-- start --
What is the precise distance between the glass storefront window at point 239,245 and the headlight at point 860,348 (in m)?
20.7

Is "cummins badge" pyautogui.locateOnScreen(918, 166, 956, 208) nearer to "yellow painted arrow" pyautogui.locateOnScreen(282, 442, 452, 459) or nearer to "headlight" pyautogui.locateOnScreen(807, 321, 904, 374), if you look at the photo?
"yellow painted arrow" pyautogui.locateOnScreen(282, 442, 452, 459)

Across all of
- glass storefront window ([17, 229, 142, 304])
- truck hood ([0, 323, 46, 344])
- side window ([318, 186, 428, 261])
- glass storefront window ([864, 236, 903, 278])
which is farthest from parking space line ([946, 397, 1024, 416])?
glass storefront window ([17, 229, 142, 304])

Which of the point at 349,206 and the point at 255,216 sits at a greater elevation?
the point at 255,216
-- end --
• To be done: Render the listing above as a Markdown table with two columns, Row and Listing line, giving each nonblank line its own numbered row in order and leaving out the blank lines.

• Written response:
| Row | Listing line |
|---|---|
| 1 | What is the precise distance between the glass storefront window at point 239,245 and the headlight at point 860,348 (in m)? |
| 2 | 20.7 |
| 3 | Is "cummins badge" pyautogui.locateOnScreen(918, 166, 956, 208) nearer to "yellow painted arrow" pyautogui.locateOnScreen(282, 442, 452, 459) or nearer to "headlight" pyautogui.locateOnScreen(807, 321, 904, 374), if you look at the photo? |
| 4 | "yellow painted arrow" pyautogui.locateOnScreen(282, 442, 452, 459) |
| 5 | Across all of |
| 6 | - glass storefront window ([17, 229, 142, 304]) |
| 7 | - truck hood ([0, 323, 46, 344]) |
| 8 | - side window ([318, 186, 428, 261]) |
| 9 | - glass storefront window ([864, 236, 903, 278]) |
| 10 | which is farthest from parking space line ([946, 397, 1024, 416])? |
| 11 | glass storefront window ([17, 229, 142, 304]) |
| 12 | Which of the point at 349,206 and the point at 255,216 sits at a greater elevation? |
| 13 | the point at 255,216 |